Görev Tanımı 1: Aşağıdaki kaynak metne göre program kitapçığında ayrıntılarıyla ele alınan etkinliklerin hepsini sıralayın.

··· Kaynak Metin

Takvimler 26 Mayıs 1960’ın gece yarısını gösteriyordu. Aylar süren çalışmaların sonucunda “ Antalya Festivali” adı verilen etkinlik için son hazırlıklar tamamlanmıştı. Program, ertesi gün saat 8.30’da dönemin Belediye Başkanı Ömer Eken’in konuşmasıyla başlayacak, resmi geçit töreninin ardından motorla denizden Lara’ya geçilerek devam edecekti. Üç gün sürmesi planlanan organizasyonda Ankara Devlet Tiyatrosu Aspendos’ta “Othello”yu sergileyecekti. Dans ve caz gösterileri, mehter takımı, ortaoyunu gösterisi, Aksu Öğretmen Okulu öğrencilerinin temsilleri, fener alayı, garden parti, program kitapçığında ayrıntılarıyla ele alınıyordu.
O gece evinde heyecandan uyuyamayan Başkan Eken, konuşmasını yeniden gözden geçirirken ve henüz şafak sökmemişken, evinin kapısına dayanan asker topluluğuyla karşılaştı. Belediye önündeki açılış konuşması bir başka bahara kalmış, ihtilalin hemen ardından gözaltına alınmıştı.
Behlül Dal’ı Anımsamak
Altın Portakal’ın öncülü konumunda olan ve gerçekleşemeyen o festivalin mimarları arasında, Antalyalıların bugün adını ezbere bildikleri genç bir adam da vardı. Dostumuz, araştırmacı gazeteci Yusuf Yavuz’un son haberini içimiz burkularak okuduğumuz, heykeli ve arşivi depolarda çürümeye terk edilen Behlül Dal.

······
··· Veri Kesiti

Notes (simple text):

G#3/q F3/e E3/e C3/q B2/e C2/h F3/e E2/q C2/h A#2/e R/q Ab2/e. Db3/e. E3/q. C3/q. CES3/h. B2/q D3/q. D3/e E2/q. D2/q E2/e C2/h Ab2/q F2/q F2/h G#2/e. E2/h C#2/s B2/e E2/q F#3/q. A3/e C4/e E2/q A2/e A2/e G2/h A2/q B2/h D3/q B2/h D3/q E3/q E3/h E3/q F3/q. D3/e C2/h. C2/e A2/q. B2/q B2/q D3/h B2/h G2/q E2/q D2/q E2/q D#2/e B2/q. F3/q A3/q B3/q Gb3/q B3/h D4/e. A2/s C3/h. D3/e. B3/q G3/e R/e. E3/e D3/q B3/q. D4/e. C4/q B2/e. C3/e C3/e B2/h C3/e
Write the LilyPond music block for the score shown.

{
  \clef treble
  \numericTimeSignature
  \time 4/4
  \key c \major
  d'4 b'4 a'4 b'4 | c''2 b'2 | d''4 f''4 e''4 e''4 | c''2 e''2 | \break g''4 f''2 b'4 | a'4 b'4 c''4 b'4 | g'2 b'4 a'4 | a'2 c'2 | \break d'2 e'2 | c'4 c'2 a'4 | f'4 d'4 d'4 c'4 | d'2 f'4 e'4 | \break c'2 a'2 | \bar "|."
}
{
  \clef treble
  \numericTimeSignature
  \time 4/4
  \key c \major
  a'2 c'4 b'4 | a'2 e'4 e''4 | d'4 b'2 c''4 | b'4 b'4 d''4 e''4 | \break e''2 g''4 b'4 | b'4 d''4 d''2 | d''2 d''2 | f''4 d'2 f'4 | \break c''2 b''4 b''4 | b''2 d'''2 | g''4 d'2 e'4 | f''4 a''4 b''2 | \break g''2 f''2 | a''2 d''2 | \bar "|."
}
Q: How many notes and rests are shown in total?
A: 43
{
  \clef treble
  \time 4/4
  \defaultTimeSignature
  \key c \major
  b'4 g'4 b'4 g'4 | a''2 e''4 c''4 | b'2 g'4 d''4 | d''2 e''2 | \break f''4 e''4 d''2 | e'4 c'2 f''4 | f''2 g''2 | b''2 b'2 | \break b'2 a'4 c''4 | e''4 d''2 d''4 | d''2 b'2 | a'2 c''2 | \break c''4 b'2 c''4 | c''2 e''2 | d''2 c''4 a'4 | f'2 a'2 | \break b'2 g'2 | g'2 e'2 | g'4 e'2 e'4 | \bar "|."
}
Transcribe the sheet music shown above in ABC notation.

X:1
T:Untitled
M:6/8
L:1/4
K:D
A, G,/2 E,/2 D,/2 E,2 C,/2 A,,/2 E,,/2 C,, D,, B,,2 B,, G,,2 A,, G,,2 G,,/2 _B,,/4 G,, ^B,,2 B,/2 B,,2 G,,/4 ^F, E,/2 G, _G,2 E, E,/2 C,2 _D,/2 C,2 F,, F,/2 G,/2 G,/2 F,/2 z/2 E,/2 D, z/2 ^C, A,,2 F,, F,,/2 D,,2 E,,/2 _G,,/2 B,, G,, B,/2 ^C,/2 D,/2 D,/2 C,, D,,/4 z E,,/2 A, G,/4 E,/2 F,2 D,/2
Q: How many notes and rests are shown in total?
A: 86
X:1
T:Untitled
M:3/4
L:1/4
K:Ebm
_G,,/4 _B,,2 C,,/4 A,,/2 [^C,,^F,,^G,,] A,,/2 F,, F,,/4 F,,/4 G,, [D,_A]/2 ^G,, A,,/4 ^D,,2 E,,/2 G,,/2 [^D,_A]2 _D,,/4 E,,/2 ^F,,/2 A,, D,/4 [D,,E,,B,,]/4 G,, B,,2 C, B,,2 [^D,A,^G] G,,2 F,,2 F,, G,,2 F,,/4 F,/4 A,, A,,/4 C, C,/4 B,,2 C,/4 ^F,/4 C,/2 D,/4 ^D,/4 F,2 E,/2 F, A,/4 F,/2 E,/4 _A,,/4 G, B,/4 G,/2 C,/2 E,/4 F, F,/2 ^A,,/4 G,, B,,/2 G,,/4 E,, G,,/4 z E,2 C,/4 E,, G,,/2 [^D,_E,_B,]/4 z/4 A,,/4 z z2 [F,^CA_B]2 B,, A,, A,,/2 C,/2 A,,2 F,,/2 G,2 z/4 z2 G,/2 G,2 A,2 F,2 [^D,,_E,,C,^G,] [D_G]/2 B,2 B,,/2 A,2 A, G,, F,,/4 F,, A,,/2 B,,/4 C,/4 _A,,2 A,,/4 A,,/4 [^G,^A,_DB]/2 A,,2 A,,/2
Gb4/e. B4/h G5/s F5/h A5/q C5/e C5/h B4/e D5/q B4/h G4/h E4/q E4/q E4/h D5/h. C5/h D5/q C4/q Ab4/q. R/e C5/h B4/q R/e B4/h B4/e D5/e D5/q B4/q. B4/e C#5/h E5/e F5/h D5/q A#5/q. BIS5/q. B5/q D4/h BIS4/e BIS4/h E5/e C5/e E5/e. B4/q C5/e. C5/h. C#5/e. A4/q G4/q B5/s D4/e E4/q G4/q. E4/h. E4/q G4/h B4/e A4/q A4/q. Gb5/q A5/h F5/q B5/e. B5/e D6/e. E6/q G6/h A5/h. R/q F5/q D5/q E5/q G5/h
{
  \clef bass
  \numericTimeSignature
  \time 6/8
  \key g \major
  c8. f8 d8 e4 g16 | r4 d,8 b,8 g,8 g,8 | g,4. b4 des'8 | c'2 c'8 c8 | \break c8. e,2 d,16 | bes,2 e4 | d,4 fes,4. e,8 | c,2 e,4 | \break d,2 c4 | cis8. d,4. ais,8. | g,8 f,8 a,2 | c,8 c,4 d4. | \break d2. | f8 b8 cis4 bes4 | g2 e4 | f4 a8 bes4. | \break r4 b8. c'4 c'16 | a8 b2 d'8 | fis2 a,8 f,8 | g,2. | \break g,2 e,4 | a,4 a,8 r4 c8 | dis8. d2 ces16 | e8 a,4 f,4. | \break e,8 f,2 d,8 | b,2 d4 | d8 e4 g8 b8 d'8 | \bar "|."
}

······

Görev Tanımı 2: Yukarıdaki dökümde "shown" dizgisini içeren satırların sayısını belirtin; yalnızca sayıyı yazın.

Görev Cevabı 1:
- Dans ve caz gösterileri
- Mehter takımı
- Ortaoyunu gösterisi
- Aksu Öğretmen Okulu öğrencilerinin temsilleri
- Fener alayı
- Garden parti

Görev Cevabı 2: 4